Remember if a sub link has seq.sourceforge.net at the begining, you need to change the link to www.showeq.net or the link wont work.

http://www.showeq.net/forums/showthread.php?t=4913

http://www.showeq.net/forums/showthread.php?t=4953

http://www.showeq.net/forums/showthread.php?t=4855&page=1&pp=15

The impl.pl file can be found here http://eqitems.13th-floor.org/misc/implen.pl.txt

As I was browsing, I also found this. http://eqitems.13th-floor.org/misc/optable.pl.txt
Both files might need updating. I don't know. I haven't used them.

Of couse I wish to thank ksmith for those files.

http://www.showeq.net/forums/showthread.php?t=3917

http://www.showeq.net/forums/showthread.php?t=3921
I think that is all for now.

ksmith
05-19-2005, 03:28 PM
The implen.pl and optable.pl scripts are obsolete, but do provide inspiration for future disassembly scripts.

Currently structvis.pl is the most important script for patch-day updates. I know some of the Emu guys have been working on an automated opcode guesser, but I'm not sure how far along it is.

tanner
05-20-2005, 07:28 AM
What is still missing from the links below is how to de-serialize a packet (stream of bits on the wire) to a C/C++ structure.

I might be missing it or it might be the 'stare at the code' analogies.

I'm staring at the ~19k OP_PlayerProfile

May 18 2005 15:30:33:780 [Decoded] [Server->Client [Size: 19560]
[OPCode: 0x1f1c]
[Name: OP_PlayerProfile][Updated: 05/11/05]
000 | bc ce c1 29

Skip the part that it is the checksum of the packet, how is it determined that it is a uint32_t?

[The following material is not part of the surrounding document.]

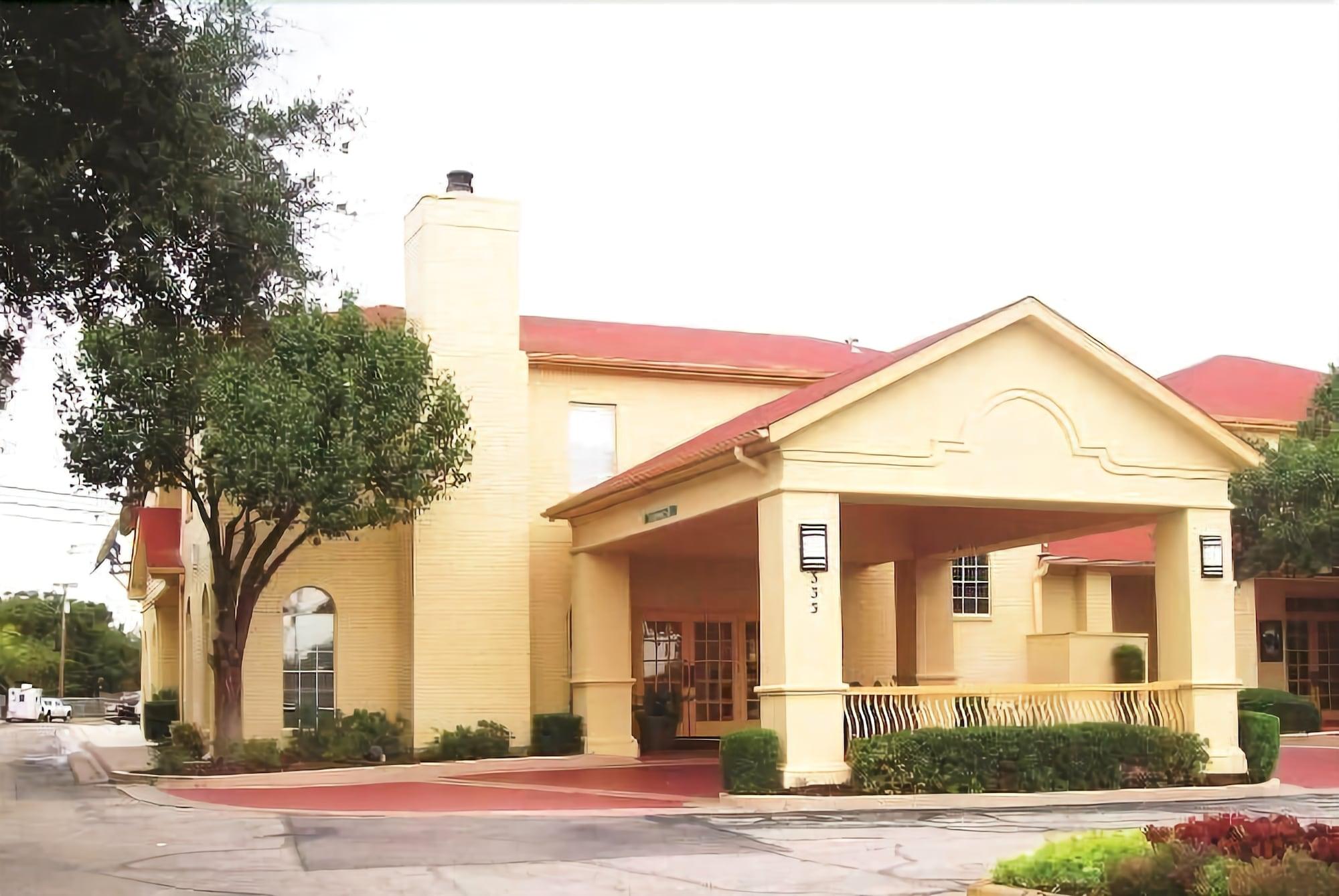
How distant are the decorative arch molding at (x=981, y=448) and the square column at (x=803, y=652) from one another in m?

When the package went from 18496 to 19560, I can see the addition bytes in the packet. I can also see that these new bytes fall at the 'right' location for the aa_array.

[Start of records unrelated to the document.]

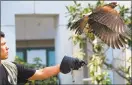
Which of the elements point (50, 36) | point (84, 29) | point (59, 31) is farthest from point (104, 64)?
point (84, 29)

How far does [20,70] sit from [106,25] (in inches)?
53.1

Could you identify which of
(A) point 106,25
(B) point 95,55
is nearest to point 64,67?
(A) point 106,25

How was it determined that the bytes belonged to the aa_array and not something new, like a new entry in the struct?

Only way I can think of verifying this to have a packet before the increase in size, have -max- AA(!), log your session, go get your vet AA(s) and see what this new packet looks like (ie the staring at the data).

In general is that how structs are flushed out? I think I'm missing some fundamental concept. :-)

purple
05-20-2005, 07:56 AM
Magic and guessing mostly.

For this last patch, I saw that maps didn't load right, which meant zoneId in charProfileStruct was wrong. So the change was before zoneId. So I traced it back using easily found fields like plat and servername until I found that servername was off by 960 and stuff before aa_array matched my old charProfileStruct from before the patch. Then I realized the patch message said something about people hitting the AA cap. So I put 2 and 2 together and assumed the doubled MAX_AA from 120 to 240. This fit the wire data, so it was good enough for me.

blvan
03-17-2007, 08:26 AM
to any mods out there, can we get this post stickied? This is a nice place for a novice to start with helping to diagnose some of the opcode changes, so there are more then 3-5 people are helping the community after patches.


TIA.

BlueAdept
03-17-2007, 09:32 AM
Good idea. I am going to move it to the development thread and sticky it.

QuietWolfe
03-24-2007, 07:14 AM
Many, many, many, THANKS.

I have been learning and researching since TBS expansion on how to do this and help.

This will really help get some of the "more than novice" users of SEQ to be more helpful in determining opcodes and struct changes and finding even some of the more opaque ones that they might want that most users dont even look for.

Keep up the great work on this. I have played EQ for going on 8 years. It is still a great game even with all the other so called "advanced" MMO's out there. SEQ offers a really great tool, to help keep a great game alive. Too bad, Sony doesnt realize that with just a few, minor advancements in the existing game engine, that EQ would still be the #1 seller.

Again.. thanks to all that participate here and help us "noobs" understand where we can help too.